[Numpy-discussion] CASTABLE flag

Mon Jan 7 14:51:21 EST 2008

On Monday 07 January 2008 02:13:56 pm Charles R Harris wrote:
> On Jan 7, 2008 12:00 PM, Travis E. Oliphant <oliphant at enthought.com> 
wrote:
> > Charles R Harris wrote:
> > > Hi All,
> > >
> > > I'm thinking that one way to make the automatic type conversion a
> > > bit safer to use would be to add a CASTABLE flag to arrays. Then
> > > we could write something like
> > >
> > > a[...] = typecast(b)
> > >
> > > where typecast returns a view of b with the CASTABLE flag set so
> > > that the assignment operator can check whether to implement the
> > > current behavior or to raise an error. Maybe this could even be
> > > part of the dtype scalar, although that might cause a lot of
> > > problems with the current default conversions. What do folks
> > > think?
> >
> > That is an interesting approach.    The issue raised of having to
> > convert lines of code that currently work (which does implicit
> > casting) would still be there (like ndimage), but it would not
> > cause unnecessary data copying, and would help with this complaint
> > (that I've heard before and have some sympathy towards).
> >
> > I'm intrigued.
>
> Maybe  we could also set a global flag, typesafe, that in the current
> Numpy version would default to false, giving current behavior, but
> could be set true to get the new behavior. Then when Numpy 1.1 comes
> out we could make the global default true. That way folks could keep
> the current code working until they are ready to use the typesafe
> feature.

I'm a bit confused as to which types of casting you are proposing to 
change.  As has been pointed out by several people, users very often 
_want_ to "lose information".  And as I pointed out, it is one of the 
reasons why we are all using numpy today as opposed to numeric!

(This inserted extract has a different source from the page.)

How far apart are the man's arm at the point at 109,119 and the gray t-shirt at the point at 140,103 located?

I'd bet that the vast majority of the people on this list believe that 
the OPs problem of complex numbers being automatically cast into floats 
is a real problem.  Fine.  We should be able to raise an exception in 
that case.

However, two other very common cases of "lost information" are not 
obviously a problems, and are (for many of us) the _preferred_ actions.  
These examples are:

1.  Performing floating point math in higher precision, but casting to a 
lower-precision float if that float is on the lhs of the assignment.  
For example:

In [22]: a = arange(5, dtype=float32)

In [23]: a += arange(5.0)

In [24]: a
Out[24]: array([ 0.,  2.,  4.,  6.,  8.], dtype=float32)

To me, that is fantastic.  I've obviously explicitly requested that I 
want "a" to hold 32-bit floats.  And if I'm careful and use in-place 
math, I get 32-bit floats at the end (and no problems with large 
temporaries or memory doubling by an automatic cast to float64).

In [25]: a = a + arange(5.0)

In [26]: a
Out[26]: array([  0.,   3.,   6.,   9.,  12.])

In this case, I'm reassigning "a" from 32-bits to 64-bits because I'm 
not using in-place math.  The temporary array created on the rhs 
defines the type of the new assignment.  Once again, I think this is 
good.

2.  Similarly, if I want to stuff floats into a int array:

In [28]: a
Out[28]: array([0, 1, 2, 3, 4])

In [29]: a += 2.5

In [30]: a
Out[30]: array([2, 3, 4, 5, 6])

Here, I get C-like rounding/casting of my originally integer array 
because I'm using in-place math.  This is often a very useful behavior.

In [31]: a = a + 2.5

In [32]: a
Out[32]: array([ 4.5,  5.5,  6.5,  7.5,  8.5])

But here, without the in-place math, a gets converted to doubles.

I can certainly say that in my code (which is used by a fair number of 
people in my field), each of these use cases are common.  And I think 
they are one of the _strengths_ of numpy.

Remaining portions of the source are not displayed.